Your assignment — Going through the data, count each line that has the word "Tanzania". Reply with the total and nothing more.

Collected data
--------------------------------
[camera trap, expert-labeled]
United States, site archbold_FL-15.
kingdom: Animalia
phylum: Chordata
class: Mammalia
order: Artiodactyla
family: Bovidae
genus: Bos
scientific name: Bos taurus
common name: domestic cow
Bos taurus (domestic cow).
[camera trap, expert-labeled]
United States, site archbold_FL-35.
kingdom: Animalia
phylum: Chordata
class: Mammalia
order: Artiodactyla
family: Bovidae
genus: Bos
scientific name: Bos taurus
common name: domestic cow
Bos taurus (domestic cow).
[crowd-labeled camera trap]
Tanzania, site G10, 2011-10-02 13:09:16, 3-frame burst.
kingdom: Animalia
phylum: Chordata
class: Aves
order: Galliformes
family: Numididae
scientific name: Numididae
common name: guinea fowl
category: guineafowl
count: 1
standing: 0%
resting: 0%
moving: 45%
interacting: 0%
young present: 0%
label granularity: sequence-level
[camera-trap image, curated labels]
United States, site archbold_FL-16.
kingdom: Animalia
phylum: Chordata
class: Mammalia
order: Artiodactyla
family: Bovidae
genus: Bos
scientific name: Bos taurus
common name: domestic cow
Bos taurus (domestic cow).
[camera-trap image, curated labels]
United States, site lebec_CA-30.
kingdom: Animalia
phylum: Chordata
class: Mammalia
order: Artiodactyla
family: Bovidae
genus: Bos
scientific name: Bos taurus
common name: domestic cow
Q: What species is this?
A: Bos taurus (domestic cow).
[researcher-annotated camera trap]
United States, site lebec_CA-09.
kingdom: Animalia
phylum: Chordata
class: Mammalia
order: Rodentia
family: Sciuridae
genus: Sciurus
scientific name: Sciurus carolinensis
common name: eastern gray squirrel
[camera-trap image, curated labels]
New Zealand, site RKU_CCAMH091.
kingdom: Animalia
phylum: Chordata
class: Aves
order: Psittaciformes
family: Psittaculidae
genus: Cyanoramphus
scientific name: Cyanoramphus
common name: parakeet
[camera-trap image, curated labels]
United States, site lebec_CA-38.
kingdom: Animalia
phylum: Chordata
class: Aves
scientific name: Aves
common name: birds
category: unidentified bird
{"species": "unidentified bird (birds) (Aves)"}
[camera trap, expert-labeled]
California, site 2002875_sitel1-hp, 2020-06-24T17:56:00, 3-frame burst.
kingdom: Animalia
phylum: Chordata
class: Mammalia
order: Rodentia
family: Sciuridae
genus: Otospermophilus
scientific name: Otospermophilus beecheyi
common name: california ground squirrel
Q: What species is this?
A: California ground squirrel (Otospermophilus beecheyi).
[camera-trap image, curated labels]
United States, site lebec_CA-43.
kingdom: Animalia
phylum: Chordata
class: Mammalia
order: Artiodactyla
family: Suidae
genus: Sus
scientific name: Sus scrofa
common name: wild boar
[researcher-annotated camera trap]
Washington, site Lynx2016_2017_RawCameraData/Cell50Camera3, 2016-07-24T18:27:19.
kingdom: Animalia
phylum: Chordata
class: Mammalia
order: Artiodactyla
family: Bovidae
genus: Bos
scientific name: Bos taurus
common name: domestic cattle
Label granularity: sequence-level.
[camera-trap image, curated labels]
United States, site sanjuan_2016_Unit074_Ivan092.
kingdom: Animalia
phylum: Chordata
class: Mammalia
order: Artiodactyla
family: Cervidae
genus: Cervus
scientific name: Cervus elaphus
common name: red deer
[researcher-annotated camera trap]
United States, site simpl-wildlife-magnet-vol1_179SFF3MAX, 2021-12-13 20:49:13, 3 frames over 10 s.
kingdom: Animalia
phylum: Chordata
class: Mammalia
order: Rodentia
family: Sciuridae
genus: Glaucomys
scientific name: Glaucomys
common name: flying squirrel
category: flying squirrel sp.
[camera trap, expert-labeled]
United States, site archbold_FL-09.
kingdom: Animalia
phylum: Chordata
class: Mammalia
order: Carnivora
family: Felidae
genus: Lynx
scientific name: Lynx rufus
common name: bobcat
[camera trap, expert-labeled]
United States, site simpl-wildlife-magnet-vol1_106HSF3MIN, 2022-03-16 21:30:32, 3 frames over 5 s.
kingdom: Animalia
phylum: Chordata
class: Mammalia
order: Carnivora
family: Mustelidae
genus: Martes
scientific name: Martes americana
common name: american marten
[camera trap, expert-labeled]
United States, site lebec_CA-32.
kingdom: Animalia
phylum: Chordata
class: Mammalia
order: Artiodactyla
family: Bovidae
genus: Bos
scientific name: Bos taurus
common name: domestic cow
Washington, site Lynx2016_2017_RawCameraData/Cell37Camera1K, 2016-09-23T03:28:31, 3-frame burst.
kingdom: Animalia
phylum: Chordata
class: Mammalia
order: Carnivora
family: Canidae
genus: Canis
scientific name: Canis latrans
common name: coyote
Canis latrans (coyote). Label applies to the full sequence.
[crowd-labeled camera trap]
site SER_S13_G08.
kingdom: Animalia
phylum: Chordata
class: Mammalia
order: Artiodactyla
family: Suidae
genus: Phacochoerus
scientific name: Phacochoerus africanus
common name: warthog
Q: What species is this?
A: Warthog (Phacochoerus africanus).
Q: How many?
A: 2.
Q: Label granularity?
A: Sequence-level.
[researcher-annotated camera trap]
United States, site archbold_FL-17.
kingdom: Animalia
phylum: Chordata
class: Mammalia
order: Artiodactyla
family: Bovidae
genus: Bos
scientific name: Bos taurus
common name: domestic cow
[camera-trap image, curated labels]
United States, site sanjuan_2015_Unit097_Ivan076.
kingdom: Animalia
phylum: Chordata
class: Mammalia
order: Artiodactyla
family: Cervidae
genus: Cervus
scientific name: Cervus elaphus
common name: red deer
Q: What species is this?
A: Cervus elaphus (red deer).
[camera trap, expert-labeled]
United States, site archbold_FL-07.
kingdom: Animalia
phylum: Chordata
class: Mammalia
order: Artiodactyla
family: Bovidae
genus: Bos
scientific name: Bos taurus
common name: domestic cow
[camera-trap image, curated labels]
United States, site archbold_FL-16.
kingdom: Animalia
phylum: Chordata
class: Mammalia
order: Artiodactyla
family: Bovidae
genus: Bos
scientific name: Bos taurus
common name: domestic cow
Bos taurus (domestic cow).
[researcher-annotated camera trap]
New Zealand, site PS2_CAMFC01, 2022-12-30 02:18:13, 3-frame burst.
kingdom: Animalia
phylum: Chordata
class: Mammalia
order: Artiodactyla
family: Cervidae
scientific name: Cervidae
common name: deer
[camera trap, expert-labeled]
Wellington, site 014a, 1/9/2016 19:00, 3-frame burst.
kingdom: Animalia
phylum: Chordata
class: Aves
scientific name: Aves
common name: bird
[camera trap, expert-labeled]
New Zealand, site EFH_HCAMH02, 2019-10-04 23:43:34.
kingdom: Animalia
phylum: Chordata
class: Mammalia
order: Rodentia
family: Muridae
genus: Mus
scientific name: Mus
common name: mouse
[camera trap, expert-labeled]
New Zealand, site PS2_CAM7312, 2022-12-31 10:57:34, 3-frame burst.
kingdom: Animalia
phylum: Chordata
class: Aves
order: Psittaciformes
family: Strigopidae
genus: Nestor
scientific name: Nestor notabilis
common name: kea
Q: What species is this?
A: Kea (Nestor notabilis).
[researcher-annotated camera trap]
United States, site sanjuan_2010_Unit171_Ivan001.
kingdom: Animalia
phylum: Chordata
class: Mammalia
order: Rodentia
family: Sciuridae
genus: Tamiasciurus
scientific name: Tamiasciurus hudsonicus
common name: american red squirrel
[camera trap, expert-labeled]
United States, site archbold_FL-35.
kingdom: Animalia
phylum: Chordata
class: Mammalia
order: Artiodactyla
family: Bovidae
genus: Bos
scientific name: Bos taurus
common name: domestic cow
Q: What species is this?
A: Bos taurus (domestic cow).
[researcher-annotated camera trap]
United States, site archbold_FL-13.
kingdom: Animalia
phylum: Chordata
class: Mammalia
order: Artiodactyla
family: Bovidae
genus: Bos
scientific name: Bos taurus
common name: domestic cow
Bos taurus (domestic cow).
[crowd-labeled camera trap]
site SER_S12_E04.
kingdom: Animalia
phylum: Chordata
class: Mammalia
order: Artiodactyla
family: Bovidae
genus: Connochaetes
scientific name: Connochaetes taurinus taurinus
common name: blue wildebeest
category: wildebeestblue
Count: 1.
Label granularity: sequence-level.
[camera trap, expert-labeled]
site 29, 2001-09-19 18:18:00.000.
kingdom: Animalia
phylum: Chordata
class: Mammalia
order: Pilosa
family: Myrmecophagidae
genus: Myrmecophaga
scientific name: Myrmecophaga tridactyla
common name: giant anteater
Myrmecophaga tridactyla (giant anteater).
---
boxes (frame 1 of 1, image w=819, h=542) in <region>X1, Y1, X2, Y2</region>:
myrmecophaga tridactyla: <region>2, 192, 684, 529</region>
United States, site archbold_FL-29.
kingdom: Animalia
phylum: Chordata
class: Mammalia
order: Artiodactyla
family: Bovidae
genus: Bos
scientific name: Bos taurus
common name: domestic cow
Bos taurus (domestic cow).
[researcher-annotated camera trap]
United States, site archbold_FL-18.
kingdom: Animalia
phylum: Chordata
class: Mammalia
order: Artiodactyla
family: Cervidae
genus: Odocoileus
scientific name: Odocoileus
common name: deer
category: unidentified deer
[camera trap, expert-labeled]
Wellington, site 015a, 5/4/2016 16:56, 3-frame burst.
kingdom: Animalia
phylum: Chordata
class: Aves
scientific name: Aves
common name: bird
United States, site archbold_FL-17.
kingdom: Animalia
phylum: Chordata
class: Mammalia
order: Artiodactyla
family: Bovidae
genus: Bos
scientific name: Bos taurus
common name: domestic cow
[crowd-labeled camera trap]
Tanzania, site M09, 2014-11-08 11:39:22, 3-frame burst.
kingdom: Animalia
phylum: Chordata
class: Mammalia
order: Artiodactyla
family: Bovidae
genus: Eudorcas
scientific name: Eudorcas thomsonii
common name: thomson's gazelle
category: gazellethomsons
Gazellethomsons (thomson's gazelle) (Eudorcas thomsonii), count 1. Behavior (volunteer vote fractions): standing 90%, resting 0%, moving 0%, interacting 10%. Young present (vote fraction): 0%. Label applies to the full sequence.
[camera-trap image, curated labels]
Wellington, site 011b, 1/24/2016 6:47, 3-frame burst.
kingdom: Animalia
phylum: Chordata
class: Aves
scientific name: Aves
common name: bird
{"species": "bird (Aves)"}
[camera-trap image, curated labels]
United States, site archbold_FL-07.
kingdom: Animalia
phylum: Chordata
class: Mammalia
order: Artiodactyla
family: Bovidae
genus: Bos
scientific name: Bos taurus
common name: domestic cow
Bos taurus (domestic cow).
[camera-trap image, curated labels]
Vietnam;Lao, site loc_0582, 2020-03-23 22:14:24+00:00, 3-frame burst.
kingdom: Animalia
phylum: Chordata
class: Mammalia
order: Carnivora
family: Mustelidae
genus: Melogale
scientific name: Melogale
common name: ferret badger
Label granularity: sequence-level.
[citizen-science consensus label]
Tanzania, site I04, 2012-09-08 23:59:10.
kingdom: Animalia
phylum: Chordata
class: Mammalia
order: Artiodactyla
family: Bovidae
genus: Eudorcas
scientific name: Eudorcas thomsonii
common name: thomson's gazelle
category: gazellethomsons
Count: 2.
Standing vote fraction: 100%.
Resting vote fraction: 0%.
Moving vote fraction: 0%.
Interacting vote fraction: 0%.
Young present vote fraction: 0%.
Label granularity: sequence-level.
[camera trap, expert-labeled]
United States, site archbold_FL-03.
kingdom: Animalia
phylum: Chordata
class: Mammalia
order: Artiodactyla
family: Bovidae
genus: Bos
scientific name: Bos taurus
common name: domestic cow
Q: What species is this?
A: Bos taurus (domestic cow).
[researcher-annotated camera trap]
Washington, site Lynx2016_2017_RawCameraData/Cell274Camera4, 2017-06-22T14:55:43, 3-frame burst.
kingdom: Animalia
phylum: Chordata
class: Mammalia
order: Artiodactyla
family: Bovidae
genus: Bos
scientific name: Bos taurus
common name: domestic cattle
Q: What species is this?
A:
--------------------------------
Solution for this problem — 3